Fuga em Alcaçuz: Onze detentos escavam túnel em cela e escapam de presídio no RN
Fuga de detentos da Penitenciária Estadual Rogério Coutinho Madruga, no Complexo de Alcaçuz, mobiliza força-tarefa no Rio Grande do Norte.

Fuga em Alcaçuz: Onze detentos escavam túnel em cela e escapam de presídio no RN
Uma fuga em massa registrada na madrugada desta sexta-feira mobilizou as forças de segurança pública do Rio Grande do Norte em uma caçada humana de grandes proporções no litoral sul do estado. Um grupo de detentos conseguiu escapar da Penitenciária Estadual Rogério Coutinho Madruga, unidade de segurança máxima que integra o Complexo Penal de Alcaçuz, localizado em Nísia Floresta, na Região Metropolitana de Natal. De acordo com as informações oficiais divulgadas pela Secretaria da Administração Penitenciária (Seap), treze internos iniciaram a evasão da cela coletiva, mas dois acabaram sendo interceptados e recapturados pelos policiais penais de plantão na área de contenção interna. Os outros onze criminosos conseguiram ultrapassar a barreira perimetral e alcançar o setor de dunas e matas costeiras que circundam o estabelecimento prisional.
A movimentação suspeita foi detectada pelos operadores do centro de videomonitoramento interno por volta das 5h30, quando os alarmes de sensores de presença foram acionados na área externa do pavilhão.
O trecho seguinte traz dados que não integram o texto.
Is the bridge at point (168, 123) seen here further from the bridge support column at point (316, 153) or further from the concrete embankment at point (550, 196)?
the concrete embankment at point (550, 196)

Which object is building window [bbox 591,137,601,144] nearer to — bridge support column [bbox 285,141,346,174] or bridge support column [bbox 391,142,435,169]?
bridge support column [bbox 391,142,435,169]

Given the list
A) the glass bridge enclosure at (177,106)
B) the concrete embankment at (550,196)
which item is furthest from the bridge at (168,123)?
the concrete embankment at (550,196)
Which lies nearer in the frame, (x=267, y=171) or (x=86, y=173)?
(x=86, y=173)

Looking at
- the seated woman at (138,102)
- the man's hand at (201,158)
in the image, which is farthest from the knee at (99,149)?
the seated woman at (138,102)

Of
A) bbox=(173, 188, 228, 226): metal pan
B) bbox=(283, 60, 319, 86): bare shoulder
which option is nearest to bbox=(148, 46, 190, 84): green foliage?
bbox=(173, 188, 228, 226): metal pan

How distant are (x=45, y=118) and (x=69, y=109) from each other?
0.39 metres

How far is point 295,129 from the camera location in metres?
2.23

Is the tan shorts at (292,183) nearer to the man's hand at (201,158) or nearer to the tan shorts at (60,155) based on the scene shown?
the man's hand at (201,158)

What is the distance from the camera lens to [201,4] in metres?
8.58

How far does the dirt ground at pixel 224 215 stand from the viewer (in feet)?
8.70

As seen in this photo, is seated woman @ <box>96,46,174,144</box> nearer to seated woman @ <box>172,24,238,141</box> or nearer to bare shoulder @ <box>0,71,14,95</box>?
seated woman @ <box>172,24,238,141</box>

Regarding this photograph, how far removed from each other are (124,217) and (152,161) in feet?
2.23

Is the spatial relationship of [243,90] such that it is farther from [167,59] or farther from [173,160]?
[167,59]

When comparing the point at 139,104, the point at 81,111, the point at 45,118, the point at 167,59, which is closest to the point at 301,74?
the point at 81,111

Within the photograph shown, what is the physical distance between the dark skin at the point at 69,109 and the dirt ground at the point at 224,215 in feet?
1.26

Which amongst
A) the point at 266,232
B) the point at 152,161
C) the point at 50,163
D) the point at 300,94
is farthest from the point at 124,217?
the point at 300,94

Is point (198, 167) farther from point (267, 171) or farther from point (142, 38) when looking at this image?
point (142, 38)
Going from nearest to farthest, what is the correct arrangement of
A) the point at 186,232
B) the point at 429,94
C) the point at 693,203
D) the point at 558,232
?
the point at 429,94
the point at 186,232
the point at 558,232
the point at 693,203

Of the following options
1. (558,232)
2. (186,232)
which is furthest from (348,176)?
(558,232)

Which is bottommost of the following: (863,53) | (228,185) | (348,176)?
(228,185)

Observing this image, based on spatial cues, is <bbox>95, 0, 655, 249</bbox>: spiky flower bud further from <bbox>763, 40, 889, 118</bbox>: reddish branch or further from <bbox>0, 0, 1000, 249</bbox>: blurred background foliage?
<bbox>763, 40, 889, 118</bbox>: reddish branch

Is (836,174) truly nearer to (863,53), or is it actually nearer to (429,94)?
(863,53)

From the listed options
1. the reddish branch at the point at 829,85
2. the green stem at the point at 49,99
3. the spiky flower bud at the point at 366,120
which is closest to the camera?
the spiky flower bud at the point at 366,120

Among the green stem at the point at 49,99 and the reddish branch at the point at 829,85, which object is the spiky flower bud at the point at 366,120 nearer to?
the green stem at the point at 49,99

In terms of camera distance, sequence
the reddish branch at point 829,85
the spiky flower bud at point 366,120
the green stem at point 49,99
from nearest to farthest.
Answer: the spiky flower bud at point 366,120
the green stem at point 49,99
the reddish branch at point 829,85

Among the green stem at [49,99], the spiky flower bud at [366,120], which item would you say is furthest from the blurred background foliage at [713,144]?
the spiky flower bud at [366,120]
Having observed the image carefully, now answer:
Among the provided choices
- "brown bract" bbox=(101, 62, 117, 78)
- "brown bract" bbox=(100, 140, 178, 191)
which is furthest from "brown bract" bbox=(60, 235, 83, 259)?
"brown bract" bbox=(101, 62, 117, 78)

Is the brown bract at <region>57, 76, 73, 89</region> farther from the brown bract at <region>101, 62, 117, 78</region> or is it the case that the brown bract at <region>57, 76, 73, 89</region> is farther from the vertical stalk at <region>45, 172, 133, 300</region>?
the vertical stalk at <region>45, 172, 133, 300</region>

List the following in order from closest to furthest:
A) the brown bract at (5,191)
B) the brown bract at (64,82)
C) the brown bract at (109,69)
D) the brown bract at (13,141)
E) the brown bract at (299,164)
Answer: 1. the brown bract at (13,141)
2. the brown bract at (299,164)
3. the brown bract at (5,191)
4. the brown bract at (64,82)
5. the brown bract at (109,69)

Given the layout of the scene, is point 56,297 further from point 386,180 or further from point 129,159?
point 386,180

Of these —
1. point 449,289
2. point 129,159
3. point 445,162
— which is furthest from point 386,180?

As equipes de plantão agiram rapidamente para bloquear as rotas de fuga, iniciando as buscas imediatas nos arredores do complexo de segurança. O governo do estado determinou a instalação de uma força-tarefa de emergência envolvendo a Polícia Militar, a Polícia Civil, a Polícia Penal e o helicóptero Potiguar 01 da Secretaria de Segurança Pública. Barreiras de fiscalização rodoviária foram montadas nas rodovias federais BR-101 e estaduais RN-063 para interceptar veículos suspeitos que circulam no entorno de Nísia Floresta.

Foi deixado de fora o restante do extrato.